The investigation follows the launch of an investigation by the Seoul Southern District Prosecutors’ Office in late May into two collective complaints filed on behalf of 81 investors; they alleged that “Terraform founders and the company deceived investors with their flawed algorithmic coins,” according to the documents. Following the spectacular collapse of terraUSD, a stablecoin, and its cousin luna, designed by the 30-year-old South Korean, financial regulators worldwide are trying to tighten regulation of the crypto sector.

A special financial crimes team formed by new justice minister Han Dong-hoon is investigating the disaster. According to South Korea’s Financial Services Commission, around 280,000 South Koreans own 70 billion luna coins. Investors could deposit their terraUSD coins for a 20% return. South Korean officials are also contemplating an on-site assessment of Shin’s Chai digital payment system, which was previously tied to the terraUSD/luna network.

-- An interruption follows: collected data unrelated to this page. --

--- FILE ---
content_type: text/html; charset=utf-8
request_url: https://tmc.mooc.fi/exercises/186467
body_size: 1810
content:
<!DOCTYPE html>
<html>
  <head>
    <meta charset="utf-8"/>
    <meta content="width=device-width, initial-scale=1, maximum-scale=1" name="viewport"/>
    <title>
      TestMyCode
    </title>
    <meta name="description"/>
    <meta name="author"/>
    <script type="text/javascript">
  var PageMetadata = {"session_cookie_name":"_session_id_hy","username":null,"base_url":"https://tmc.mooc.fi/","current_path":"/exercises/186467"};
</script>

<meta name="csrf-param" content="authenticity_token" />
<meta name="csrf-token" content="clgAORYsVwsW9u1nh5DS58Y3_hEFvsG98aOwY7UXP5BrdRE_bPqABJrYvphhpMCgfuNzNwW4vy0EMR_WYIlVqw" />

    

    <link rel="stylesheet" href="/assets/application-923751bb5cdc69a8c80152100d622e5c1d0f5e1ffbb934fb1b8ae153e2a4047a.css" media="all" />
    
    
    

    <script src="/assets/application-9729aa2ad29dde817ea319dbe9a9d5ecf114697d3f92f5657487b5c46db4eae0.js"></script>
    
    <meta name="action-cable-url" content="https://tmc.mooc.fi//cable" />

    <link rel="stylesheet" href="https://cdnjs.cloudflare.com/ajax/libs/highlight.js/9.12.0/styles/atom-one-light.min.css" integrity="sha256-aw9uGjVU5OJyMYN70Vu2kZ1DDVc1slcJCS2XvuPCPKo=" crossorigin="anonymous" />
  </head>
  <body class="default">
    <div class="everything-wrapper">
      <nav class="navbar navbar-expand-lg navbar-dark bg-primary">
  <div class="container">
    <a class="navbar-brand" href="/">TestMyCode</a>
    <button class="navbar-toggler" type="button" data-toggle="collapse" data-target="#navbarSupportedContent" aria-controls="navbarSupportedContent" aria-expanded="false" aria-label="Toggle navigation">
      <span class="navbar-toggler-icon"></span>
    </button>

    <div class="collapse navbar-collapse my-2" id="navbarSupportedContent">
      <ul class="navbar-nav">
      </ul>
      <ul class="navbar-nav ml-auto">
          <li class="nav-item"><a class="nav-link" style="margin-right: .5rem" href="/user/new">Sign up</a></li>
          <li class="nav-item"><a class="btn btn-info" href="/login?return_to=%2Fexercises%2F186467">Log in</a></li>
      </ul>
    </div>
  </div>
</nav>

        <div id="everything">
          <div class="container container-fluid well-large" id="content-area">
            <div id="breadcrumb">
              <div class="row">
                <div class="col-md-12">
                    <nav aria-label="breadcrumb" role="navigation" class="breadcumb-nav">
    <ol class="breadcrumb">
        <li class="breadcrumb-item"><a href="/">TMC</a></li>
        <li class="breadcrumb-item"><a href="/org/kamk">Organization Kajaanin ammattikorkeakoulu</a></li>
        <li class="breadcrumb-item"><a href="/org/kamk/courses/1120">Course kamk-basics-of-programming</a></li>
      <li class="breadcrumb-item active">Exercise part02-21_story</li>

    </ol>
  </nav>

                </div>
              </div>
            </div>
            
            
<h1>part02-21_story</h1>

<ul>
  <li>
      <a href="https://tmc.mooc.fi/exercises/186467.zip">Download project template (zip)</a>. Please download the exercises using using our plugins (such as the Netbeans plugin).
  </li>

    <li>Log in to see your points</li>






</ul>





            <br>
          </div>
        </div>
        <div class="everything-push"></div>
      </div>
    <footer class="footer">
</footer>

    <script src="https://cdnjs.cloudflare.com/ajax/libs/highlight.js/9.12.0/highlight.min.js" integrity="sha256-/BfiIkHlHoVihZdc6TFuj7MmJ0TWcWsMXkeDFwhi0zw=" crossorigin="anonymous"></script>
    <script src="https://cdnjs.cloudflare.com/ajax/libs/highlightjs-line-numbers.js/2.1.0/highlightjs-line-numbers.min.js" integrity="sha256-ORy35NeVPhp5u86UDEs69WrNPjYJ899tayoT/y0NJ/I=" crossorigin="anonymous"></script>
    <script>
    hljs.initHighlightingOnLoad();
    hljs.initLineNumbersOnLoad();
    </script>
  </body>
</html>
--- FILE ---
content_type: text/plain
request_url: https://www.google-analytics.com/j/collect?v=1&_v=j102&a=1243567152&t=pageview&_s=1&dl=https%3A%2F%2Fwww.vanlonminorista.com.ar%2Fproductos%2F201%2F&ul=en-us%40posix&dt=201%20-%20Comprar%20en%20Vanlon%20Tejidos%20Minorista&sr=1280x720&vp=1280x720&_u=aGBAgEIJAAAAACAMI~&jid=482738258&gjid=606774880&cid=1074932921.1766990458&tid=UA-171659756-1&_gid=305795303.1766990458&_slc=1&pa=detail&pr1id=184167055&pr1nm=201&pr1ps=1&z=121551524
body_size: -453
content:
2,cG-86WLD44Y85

South Korea was an early adoption of cryptocurrencies; the Korean won ranked third after the dollar and yen in terms of bitcoin trading. The won accounts for around 3% of global trade.

There have been more than a dozen measures in South Korea’s parliament to tighten investor safeguards; they do this by making cryptocurrency exchanges liable for any associated offenses such as unfair trading and financial scams. Almost two weeks after the new luna currencies were live, their value plunged by more than 80% to new lows.